● Exercise materials
☆ ☆ ☆ ☆ ☆

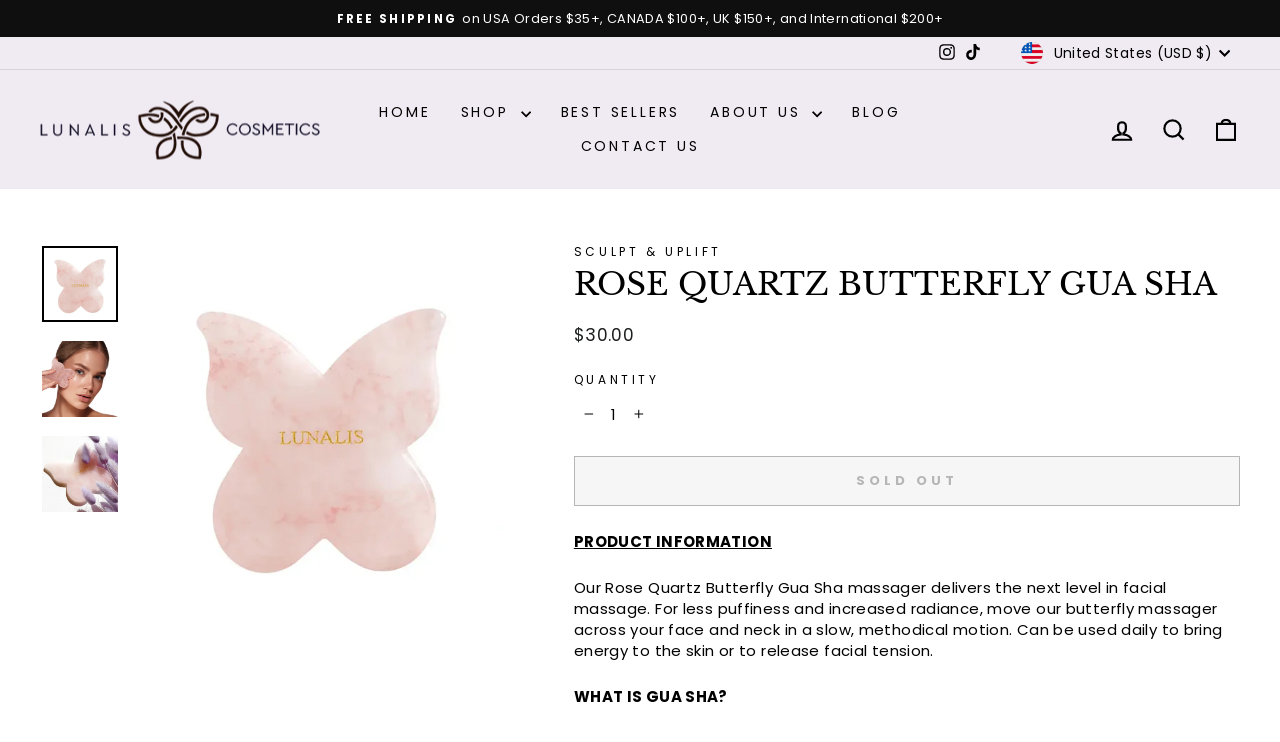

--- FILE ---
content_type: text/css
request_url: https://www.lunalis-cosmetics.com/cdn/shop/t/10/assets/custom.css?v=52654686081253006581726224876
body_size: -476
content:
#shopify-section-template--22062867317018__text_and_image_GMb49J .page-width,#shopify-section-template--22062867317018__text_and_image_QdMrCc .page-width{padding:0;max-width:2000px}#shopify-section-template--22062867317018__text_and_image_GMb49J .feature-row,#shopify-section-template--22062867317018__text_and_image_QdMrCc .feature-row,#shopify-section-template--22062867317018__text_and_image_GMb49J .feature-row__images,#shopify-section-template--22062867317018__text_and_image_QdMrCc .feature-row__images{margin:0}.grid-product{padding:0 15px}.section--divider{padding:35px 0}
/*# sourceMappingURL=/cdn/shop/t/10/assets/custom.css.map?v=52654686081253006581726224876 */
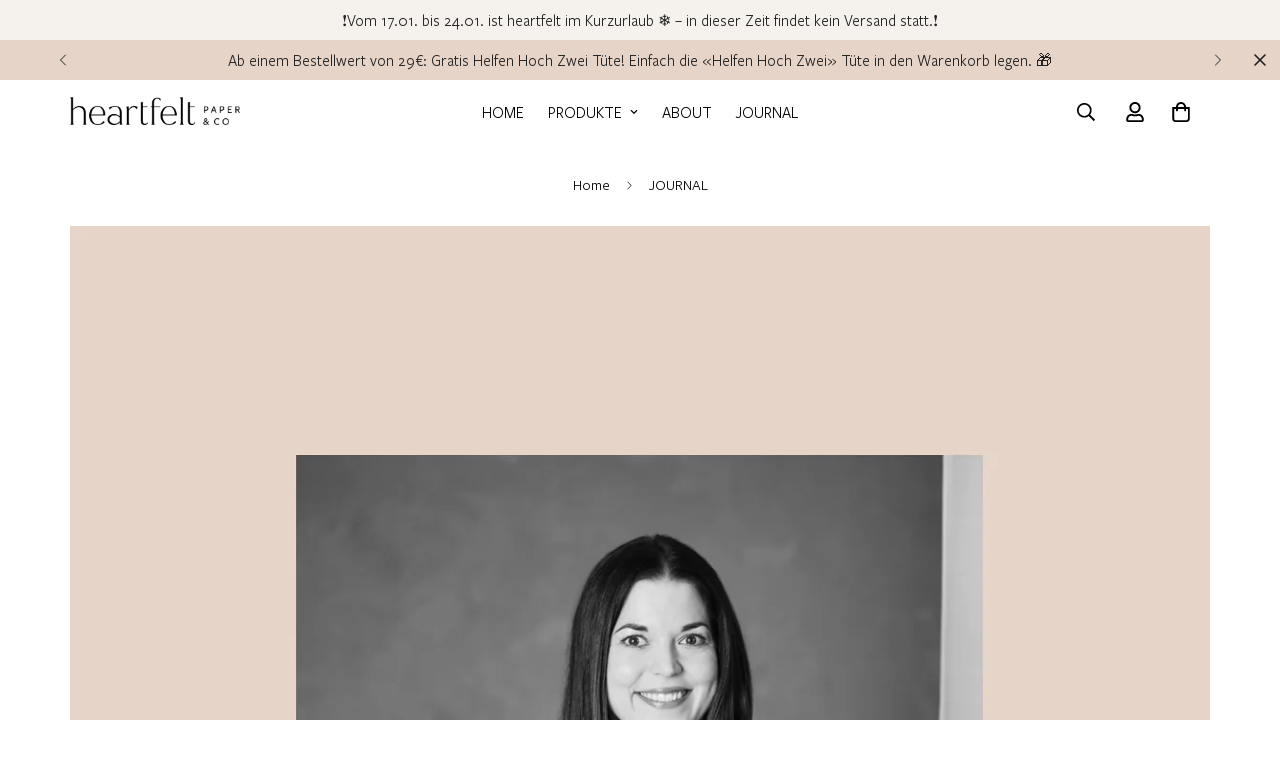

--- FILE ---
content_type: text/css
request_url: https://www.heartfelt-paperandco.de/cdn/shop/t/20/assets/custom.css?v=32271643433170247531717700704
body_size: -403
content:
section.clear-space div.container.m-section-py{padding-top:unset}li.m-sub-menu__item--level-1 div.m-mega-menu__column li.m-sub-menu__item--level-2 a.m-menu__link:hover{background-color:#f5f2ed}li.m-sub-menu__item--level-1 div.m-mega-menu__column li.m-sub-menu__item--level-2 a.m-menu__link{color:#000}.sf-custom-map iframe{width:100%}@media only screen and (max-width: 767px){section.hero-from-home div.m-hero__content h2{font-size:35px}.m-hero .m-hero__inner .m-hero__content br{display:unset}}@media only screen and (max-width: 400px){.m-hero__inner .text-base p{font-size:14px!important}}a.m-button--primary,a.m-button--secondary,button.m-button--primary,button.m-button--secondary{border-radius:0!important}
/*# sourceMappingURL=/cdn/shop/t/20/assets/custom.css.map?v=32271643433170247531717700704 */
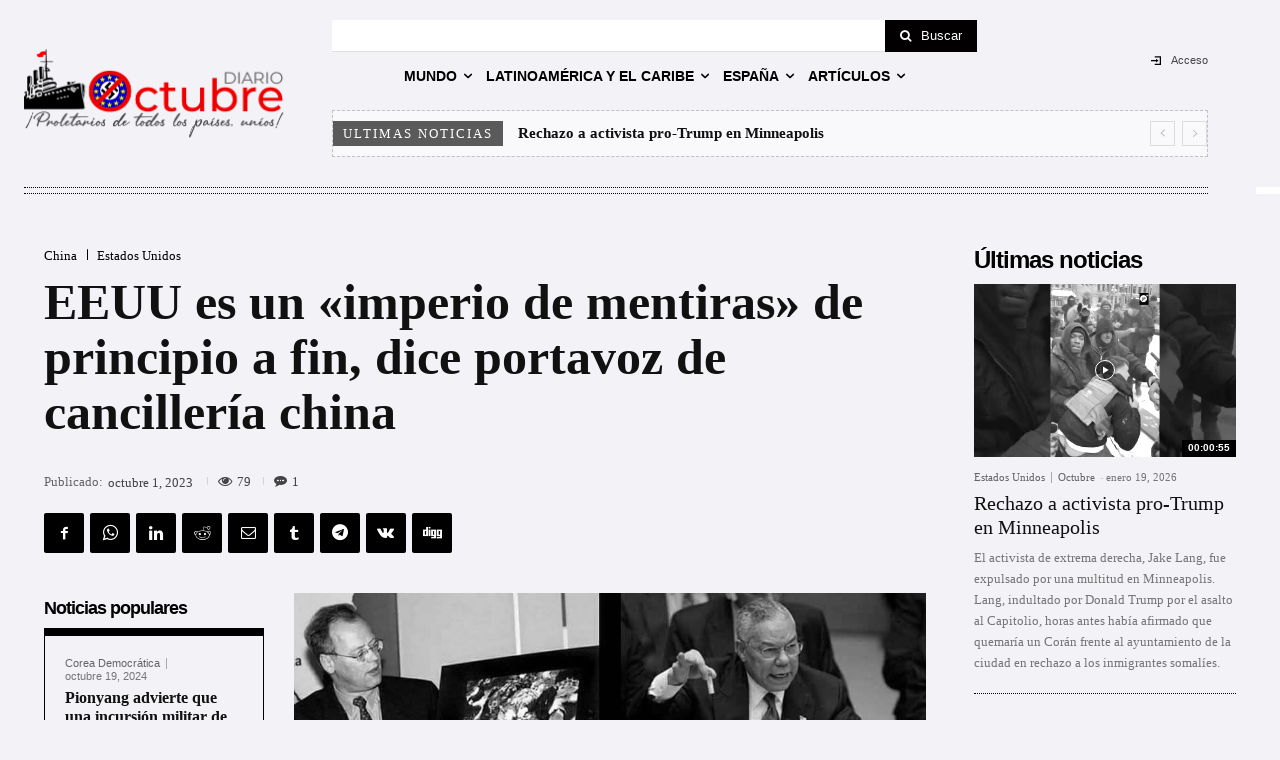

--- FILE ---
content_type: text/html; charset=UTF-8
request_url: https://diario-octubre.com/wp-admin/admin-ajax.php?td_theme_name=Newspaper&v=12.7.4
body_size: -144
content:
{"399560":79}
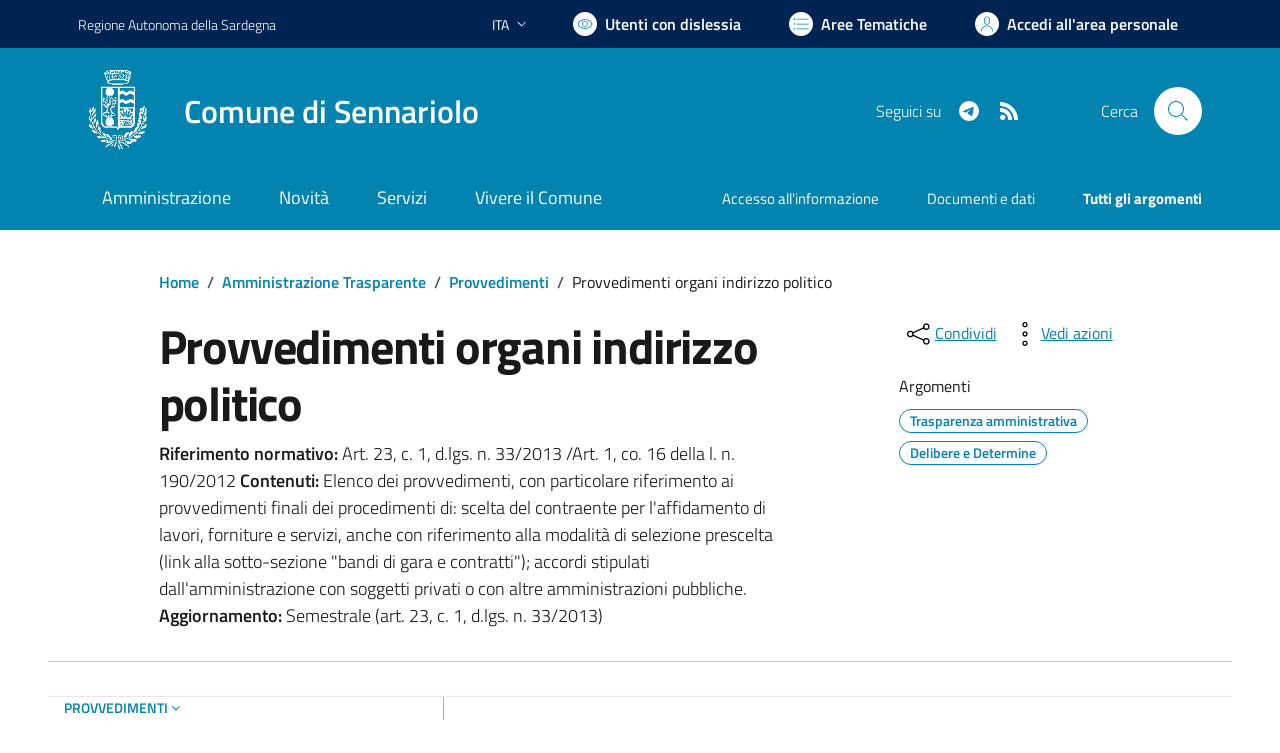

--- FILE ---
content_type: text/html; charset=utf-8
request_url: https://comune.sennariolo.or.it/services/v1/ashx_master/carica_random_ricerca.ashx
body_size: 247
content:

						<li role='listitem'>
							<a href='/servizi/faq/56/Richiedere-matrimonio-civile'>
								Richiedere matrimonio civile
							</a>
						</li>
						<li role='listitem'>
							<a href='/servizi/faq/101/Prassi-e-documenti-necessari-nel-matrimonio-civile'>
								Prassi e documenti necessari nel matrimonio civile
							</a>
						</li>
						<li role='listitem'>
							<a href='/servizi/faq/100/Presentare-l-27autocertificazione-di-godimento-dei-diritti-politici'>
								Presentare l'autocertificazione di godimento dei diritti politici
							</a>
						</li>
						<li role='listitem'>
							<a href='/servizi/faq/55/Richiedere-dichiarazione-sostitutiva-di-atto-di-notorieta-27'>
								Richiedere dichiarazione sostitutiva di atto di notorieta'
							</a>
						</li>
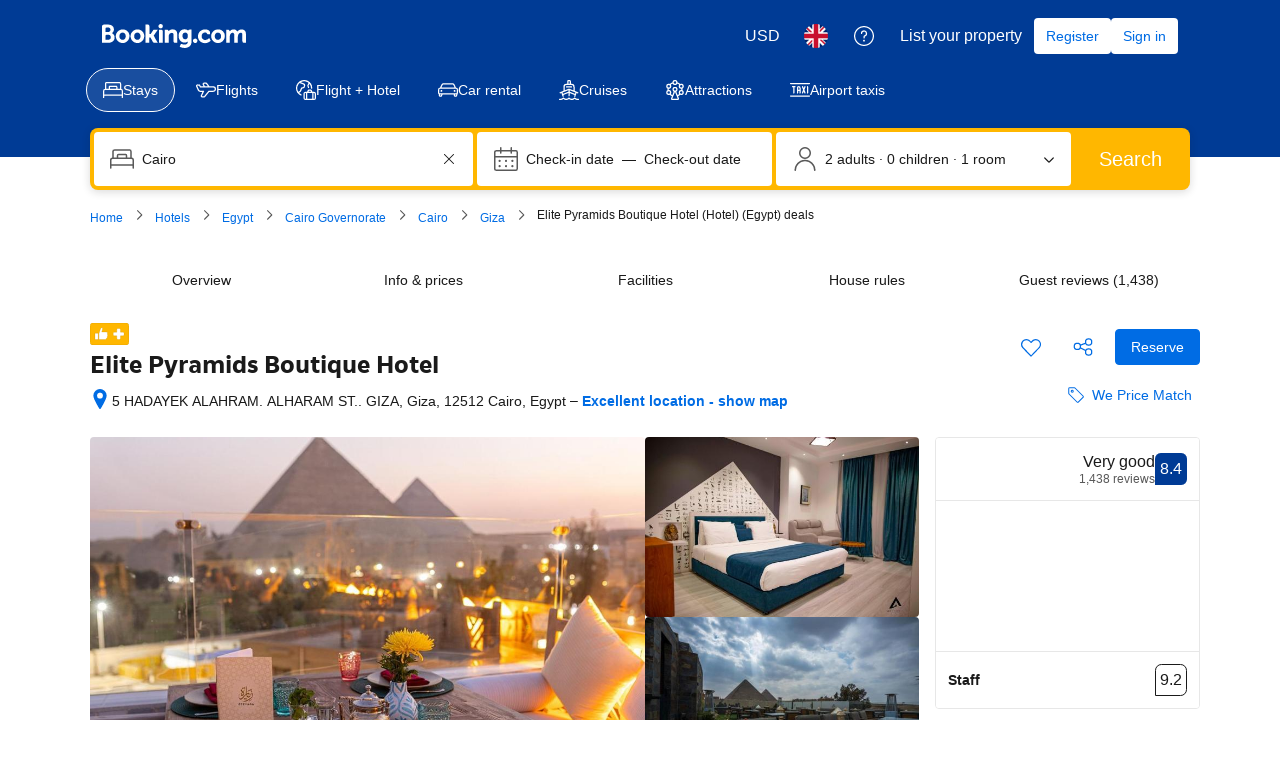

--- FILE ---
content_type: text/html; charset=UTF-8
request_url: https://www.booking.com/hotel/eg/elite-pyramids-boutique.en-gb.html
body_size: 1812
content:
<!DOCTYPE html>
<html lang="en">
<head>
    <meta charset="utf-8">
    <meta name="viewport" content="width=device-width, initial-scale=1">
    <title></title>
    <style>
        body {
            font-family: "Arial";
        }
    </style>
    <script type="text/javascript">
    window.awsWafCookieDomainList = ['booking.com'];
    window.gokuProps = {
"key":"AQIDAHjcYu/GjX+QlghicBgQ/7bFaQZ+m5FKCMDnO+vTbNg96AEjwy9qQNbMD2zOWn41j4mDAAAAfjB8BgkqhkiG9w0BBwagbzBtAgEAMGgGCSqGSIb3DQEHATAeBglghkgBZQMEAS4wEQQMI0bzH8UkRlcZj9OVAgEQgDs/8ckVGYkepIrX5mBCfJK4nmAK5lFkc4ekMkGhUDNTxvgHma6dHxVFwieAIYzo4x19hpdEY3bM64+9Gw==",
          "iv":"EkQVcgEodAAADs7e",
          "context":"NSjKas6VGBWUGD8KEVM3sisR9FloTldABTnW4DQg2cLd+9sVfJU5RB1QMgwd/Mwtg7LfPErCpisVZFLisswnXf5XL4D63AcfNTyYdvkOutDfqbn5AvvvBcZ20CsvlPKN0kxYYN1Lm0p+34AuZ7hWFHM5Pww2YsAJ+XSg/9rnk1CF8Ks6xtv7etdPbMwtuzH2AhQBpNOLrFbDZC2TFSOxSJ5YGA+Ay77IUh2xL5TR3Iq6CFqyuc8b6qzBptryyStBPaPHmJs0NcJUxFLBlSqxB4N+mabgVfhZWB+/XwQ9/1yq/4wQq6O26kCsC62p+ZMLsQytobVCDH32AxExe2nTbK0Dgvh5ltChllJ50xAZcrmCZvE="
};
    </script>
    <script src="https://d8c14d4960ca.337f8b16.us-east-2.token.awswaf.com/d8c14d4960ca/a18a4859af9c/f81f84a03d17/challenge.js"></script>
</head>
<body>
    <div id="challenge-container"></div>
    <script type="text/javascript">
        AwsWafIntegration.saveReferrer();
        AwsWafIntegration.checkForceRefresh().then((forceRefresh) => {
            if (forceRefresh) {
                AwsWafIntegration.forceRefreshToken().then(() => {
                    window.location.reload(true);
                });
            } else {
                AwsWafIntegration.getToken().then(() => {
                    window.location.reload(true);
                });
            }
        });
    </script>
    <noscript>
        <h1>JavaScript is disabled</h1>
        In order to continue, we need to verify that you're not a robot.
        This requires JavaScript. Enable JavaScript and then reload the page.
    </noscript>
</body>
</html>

☆ ☆ ☆ ☆ ☆

● Assignment
Looking at the entries above, say how many lines hold the word "notorieta". Offer no other text.

● Reply to the exercise
2